Hal itu karena, pemerintah berencana menerbitkan obligasi atau Surat Berharga Negara (SBN) secara neto alias menarik utang baru senilai Rp 991,3 triliun di tahun ini.
Di akhir November 2021 lalu, utang pemerintah tercatat mencapai Rp 6.713,24 triliun atau setara 39,84 persen dari Produk Domestik Bruto (PDB).
Pada 4 Januari 2022 lalu, pemerintah juga telah menarik utang baru melalui skema lelang Surat Utang Negara (SUN). Hasilnya, pemerintah berhasil meraih Rp 25 triliun dari lelang tujuh seri SUN.
Ekonom Makroekonomi dan Pasar Keuangan LPEM FEB UI, Teuku Riefky mengatakan pemerintah harus berhati-hati mengelola utang negara di tahun ini. Menurutnya, masih ada banyak tantangan yang akan muncul di 2022.
“Di tahun ini memang target pembiayaan mencapai hampir Rp 1.000 triliun. Tantangannya masih sama seperti tahun-tahun sebelumnya yaitu menjaga aspek kesehatan. Juga tantangan baru di 2022 adalah global normalization policy. Ini yang perlu diantisipasi oleh pemerintah bagaimana kemudian mengelola risiko yang terjadi,” ujar Riefky, Senin (10/01/2022).
Sejumlah bank sentral juga kini mulai melakukan tappering off serta pengetatan kebijakan moneter.

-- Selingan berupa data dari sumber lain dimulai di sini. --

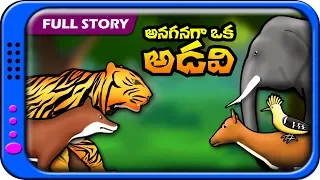 Anaganaga oka Adavi full Story for kids | Panchatantra Kathalu | Telugu Moral stories for children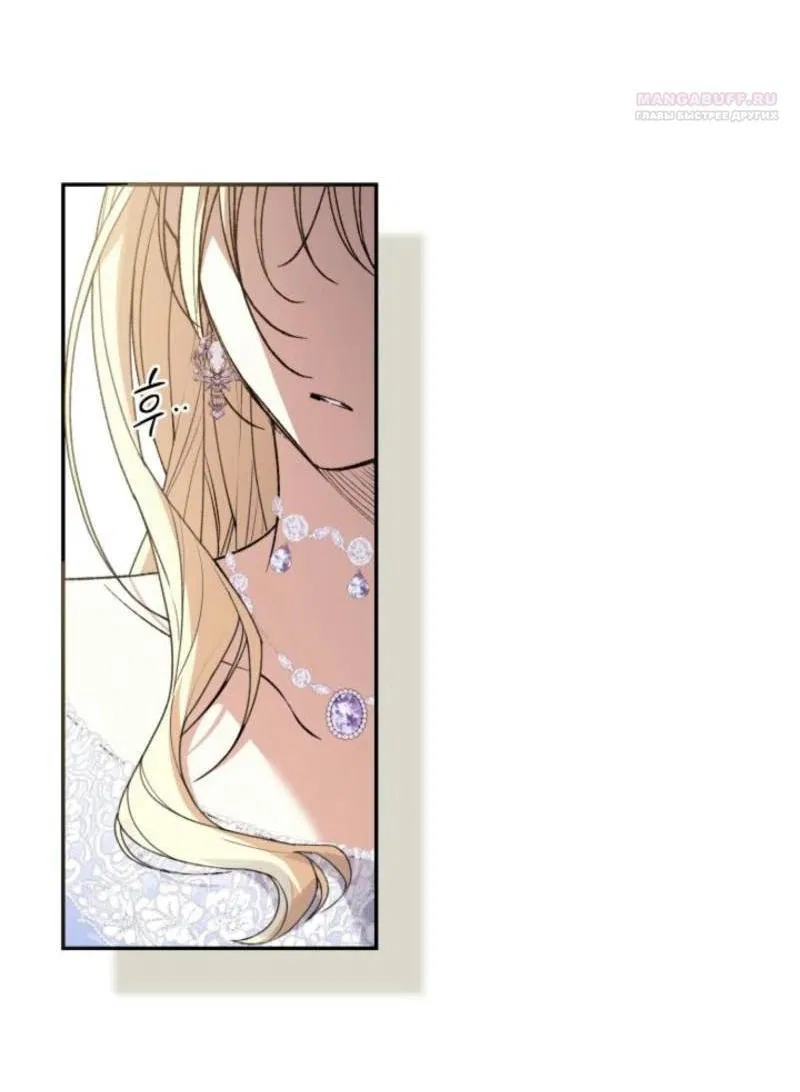 Манга Не каждый может изменить оригинальную историю - Глава 20 Страница 39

“Ini yang saya rasa masih menjadi tantangan utama di 2022,” ujarnya.
“Yang kemudian ini juga akan mempengaruhi pembayaran bunga utang ke depannya. Memang saat ini tidak hanya The Fed, saat ini seluruh dunia menaikkan tingkat suku bunganya. Ini kemudian akan berpengaruh terhadap beban bunga utang yang selama ini diakumulasi oleh pemerintah dan juga swasta,” tambahnya.
Tak hanya itu, Varian omicron yang telah masuk ke Indonesia juga menjadi tantangan di sektor kesehatan, yang dapat mengganggu sektor lainnya, termasuk keuangan negara.

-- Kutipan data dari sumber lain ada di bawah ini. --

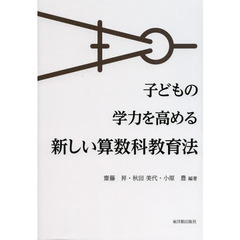 子どもの学力を高める新しい算数科教育法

Namun dalam beberapa kesempatan sebelumnya, Menteri Keuangan, Sri Mulyani Indrawati optimistis bahwa Indonesia memiliki kemampuan untuk membayar utang-utang tersebut.
Sri Mulyani juga menegaskan bahwa utang digunakan untuk membiayai hal-hal produktif seperti penanganan COVID-19 hingga pembangunan Ibu Kota Negara (IKN) di Kalimantan Timur.
“Kalau belanjanya bagus, jadi infrastruktur yang bagus, jadi SDM yang berkualitas, ya pasti bisa bayar lagi utangnya. Termasuk SBSN ini pasti bisa kita bayar Insyaallah kembali dengan aman. Itulah perencanaan keuangan negara,” ujar Sri Mulyani.